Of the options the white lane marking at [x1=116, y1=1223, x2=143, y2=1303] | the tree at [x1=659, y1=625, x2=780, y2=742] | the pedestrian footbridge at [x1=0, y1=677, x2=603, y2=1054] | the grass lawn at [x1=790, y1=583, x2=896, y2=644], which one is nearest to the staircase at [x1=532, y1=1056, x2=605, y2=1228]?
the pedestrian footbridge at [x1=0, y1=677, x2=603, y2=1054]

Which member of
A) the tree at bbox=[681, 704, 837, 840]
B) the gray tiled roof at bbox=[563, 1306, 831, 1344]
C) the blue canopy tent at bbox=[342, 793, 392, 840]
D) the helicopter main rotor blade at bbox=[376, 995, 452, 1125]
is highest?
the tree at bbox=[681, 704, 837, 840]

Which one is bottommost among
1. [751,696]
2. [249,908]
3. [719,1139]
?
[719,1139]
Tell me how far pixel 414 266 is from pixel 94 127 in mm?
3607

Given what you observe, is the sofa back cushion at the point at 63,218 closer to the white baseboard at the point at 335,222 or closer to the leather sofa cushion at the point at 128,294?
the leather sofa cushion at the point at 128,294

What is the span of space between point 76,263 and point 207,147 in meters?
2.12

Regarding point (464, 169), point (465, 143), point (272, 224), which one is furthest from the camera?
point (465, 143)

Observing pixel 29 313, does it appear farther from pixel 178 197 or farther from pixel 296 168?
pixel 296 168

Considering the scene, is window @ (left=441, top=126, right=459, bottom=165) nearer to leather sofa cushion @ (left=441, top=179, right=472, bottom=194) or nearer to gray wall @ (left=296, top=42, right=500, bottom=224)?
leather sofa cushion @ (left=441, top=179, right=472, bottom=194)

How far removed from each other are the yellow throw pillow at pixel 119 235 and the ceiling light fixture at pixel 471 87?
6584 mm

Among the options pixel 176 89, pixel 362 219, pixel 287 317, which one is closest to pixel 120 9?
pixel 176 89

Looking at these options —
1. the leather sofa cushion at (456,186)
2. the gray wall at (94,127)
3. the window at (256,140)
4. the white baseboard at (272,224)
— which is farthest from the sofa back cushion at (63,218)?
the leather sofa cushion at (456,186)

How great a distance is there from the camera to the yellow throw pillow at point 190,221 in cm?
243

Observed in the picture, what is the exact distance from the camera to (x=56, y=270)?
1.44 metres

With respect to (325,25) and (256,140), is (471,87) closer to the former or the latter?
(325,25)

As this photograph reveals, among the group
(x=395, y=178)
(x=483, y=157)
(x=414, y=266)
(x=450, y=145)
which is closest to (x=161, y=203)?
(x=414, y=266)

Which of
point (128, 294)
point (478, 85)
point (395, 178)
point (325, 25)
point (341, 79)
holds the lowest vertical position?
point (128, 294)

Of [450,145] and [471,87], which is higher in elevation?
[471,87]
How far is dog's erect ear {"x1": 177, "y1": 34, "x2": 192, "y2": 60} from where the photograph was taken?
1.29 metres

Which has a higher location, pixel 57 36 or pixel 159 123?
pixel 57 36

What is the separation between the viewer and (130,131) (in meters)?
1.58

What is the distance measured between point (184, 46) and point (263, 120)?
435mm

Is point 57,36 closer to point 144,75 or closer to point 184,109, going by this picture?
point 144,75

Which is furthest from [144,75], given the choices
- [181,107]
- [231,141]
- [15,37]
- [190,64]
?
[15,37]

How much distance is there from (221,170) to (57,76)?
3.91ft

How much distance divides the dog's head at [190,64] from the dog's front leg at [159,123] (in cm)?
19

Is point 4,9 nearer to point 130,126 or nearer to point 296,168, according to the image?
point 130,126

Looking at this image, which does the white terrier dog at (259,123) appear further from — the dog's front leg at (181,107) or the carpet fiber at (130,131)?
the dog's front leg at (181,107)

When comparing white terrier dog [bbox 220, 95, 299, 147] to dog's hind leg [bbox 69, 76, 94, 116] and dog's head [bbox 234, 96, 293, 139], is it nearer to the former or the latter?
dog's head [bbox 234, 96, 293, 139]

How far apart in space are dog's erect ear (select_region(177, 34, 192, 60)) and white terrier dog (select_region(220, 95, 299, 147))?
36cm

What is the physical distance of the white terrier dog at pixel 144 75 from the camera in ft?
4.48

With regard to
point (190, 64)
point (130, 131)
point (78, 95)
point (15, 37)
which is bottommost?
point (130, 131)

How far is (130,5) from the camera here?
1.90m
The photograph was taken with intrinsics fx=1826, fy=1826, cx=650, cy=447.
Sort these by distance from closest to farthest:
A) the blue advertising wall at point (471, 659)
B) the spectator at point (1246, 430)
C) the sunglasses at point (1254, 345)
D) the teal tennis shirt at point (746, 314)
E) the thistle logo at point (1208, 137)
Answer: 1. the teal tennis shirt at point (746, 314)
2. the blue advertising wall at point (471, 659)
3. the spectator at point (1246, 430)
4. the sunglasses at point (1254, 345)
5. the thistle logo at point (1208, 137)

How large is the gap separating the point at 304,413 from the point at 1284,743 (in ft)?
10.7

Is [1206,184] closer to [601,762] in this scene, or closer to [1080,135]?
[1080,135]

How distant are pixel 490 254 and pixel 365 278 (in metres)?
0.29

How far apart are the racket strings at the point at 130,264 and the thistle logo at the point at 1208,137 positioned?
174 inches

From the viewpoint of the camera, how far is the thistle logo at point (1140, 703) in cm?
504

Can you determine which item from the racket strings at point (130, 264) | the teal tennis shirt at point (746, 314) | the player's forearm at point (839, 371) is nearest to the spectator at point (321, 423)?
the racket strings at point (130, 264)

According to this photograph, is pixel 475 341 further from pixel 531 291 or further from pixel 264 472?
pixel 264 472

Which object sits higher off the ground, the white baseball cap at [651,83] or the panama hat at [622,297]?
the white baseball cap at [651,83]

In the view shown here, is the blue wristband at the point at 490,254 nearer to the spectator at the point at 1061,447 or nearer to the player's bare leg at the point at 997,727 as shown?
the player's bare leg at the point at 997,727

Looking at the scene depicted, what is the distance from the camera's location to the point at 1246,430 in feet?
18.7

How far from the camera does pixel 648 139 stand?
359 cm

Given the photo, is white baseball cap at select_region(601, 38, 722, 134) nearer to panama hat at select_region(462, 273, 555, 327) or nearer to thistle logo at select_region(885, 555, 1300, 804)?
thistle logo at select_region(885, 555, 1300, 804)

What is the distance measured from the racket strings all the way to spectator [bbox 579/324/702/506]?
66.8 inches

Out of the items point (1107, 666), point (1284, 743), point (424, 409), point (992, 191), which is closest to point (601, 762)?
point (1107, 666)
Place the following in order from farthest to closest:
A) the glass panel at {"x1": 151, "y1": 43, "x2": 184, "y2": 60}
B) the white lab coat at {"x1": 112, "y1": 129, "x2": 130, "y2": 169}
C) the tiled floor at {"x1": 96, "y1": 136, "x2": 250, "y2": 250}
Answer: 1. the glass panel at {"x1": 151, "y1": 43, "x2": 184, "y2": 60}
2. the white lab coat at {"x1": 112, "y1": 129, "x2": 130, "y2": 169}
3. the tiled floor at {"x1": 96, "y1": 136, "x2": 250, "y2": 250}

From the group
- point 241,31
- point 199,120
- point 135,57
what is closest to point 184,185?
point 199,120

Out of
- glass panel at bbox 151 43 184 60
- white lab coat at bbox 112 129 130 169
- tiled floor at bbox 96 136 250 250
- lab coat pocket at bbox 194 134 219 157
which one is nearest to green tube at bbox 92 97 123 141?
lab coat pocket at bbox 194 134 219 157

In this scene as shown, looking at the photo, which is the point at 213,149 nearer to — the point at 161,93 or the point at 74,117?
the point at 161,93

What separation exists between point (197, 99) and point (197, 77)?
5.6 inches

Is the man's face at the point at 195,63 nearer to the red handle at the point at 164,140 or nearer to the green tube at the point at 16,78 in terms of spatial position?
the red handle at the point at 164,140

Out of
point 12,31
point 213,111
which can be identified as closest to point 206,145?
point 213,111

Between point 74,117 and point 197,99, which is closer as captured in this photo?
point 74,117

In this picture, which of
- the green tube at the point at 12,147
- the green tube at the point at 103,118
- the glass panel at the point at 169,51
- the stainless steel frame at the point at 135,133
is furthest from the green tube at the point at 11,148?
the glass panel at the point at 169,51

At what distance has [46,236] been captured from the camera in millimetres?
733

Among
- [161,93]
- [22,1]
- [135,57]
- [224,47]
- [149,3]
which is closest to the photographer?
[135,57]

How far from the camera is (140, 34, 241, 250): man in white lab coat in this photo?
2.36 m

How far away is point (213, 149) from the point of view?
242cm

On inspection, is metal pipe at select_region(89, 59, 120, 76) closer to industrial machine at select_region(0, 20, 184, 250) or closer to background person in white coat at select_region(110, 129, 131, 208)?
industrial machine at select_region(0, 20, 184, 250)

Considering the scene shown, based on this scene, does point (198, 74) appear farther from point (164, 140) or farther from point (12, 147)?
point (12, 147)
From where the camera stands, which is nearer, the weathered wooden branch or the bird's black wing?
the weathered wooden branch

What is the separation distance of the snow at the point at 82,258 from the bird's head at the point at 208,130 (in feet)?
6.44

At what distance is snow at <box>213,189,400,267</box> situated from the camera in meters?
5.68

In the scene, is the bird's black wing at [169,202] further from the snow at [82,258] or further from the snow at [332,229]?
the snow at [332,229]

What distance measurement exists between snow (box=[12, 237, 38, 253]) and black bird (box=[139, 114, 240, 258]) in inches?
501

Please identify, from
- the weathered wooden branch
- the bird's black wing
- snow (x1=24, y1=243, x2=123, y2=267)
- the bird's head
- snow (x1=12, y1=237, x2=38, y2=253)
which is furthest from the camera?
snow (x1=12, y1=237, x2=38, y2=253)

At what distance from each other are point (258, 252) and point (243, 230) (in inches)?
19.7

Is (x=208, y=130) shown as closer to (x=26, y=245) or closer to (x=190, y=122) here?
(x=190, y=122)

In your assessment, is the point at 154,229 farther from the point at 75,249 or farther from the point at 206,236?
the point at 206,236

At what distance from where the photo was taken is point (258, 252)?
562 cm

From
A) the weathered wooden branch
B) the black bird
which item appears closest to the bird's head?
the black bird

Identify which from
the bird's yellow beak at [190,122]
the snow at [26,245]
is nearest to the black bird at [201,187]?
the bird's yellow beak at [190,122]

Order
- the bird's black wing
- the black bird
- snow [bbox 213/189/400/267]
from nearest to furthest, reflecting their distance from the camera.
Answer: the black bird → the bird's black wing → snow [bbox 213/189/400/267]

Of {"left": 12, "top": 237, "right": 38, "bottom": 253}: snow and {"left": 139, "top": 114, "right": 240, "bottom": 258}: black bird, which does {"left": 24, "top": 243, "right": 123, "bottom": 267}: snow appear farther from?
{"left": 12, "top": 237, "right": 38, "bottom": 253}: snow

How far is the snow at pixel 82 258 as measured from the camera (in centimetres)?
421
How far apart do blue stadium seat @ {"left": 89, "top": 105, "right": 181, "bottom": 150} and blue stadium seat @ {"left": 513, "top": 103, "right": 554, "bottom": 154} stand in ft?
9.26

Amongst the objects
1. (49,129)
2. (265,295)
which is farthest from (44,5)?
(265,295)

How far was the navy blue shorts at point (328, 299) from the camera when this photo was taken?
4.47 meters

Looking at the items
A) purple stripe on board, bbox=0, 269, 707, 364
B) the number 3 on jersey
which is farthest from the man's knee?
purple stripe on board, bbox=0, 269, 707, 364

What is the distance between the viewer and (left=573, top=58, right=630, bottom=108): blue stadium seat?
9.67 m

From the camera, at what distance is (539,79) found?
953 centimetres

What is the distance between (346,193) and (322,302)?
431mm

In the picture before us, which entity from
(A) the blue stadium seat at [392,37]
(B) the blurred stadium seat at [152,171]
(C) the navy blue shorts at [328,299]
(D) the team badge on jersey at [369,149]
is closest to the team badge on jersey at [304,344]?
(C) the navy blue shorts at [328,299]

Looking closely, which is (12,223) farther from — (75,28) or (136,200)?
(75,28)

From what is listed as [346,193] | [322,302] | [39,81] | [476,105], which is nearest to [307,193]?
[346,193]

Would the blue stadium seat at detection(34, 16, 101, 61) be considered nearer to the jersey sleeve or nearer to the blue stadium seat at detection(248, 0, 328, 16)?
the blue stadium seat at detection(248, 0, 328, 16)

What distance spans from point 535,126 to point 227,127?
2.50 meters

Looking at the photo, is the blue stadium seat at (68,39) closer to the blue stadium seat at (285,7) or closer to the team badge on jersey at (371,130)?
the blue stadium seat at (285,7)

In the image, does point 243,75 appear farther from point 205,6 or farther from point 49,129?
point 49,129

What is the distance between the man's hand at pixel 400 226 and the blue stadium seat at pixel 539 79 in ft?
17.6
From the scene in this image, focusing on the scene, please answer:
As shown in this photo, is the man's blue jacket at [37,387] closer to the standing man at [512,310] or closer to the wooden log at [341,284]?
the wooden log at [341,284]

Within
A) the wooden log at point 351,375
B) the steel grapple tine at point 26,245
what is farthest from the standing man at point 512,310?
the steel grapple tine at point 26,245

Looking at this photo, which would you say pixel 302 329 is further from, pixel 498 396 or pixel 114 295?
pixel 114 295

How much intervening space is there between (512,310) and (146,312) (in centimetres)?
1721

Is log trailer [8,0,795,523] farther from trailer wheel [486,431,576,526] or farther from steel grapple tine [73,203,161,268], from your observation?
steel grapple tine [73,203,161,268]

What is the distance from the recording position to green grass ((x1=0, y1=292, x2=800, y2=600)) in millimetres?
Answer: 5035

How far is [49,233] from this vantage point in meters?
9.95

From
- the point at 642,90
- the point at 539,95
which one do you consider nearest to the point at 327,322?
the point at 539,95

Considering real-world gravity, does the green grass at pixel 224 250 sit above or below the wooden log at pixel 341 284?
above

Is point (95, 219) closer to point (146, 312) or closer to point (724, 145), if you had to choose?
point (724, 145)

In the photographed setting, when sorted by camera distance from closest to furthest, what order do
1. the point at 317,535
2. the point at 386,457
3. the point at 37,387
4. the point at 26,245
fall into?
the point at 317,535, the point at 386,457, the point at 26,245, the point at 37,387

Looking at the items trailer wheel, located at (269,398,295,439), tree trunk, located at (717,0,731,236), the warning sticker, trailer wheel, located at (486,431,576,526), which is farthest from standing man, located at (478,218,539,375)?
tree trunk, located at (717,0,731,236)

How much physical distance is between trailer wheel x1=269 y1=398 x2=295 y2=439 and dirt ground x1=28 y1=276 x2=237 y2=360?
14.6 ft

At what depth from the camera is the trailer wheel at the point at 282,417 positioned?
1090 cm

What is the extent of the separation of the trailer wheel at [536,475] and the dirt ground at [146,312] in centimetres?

▶ Instructions to follow
In the records above, return only the line that contains "Considering real-world gravity, does" and every line after it through the last, exactly as they appear.

▶ Finished answer
Considering real-world gravity, does the green grass at pixel 224 250 sit above or below the wooden log at pixel 341 284?
above

Is point (95, 219) closer to point (146, 312) or closer to point (724, 145), if you had to choose?
point (724, 145)

In the photographed setting, when sorted by camera distance from closest to furthest, what order do
1. the point at 317,535
2. the point at 386,457
3. the point at 37,387
4. the point at 26,245
fall into?
the point at 317,535, the point at 386,457, the point at 26,245, the point at 37,387

Looking at the items trailer wheel, located at (269,398,295,439), tree trunk, located at (717,0,731,236), the warning sticker, trailer wheel, located at (486,431,576,526), which is farthest from standing man, located at (478,218,539,375)?
tree trunk, located at (717,0,731,236)

How much physical distance is between trailer wheel x1=269 y1=398 x2=295 y2=439 and dirt ground x1=28 y1=276 x2=237 y2=360?
14.6 ft

At what depth from the camera is the trailer wheel at the point at 282,417 positioned?
1090 cm

What is the extent of the separation of the trailer wheel at [536,475] and the dirt ground at [146,312] in centimetres?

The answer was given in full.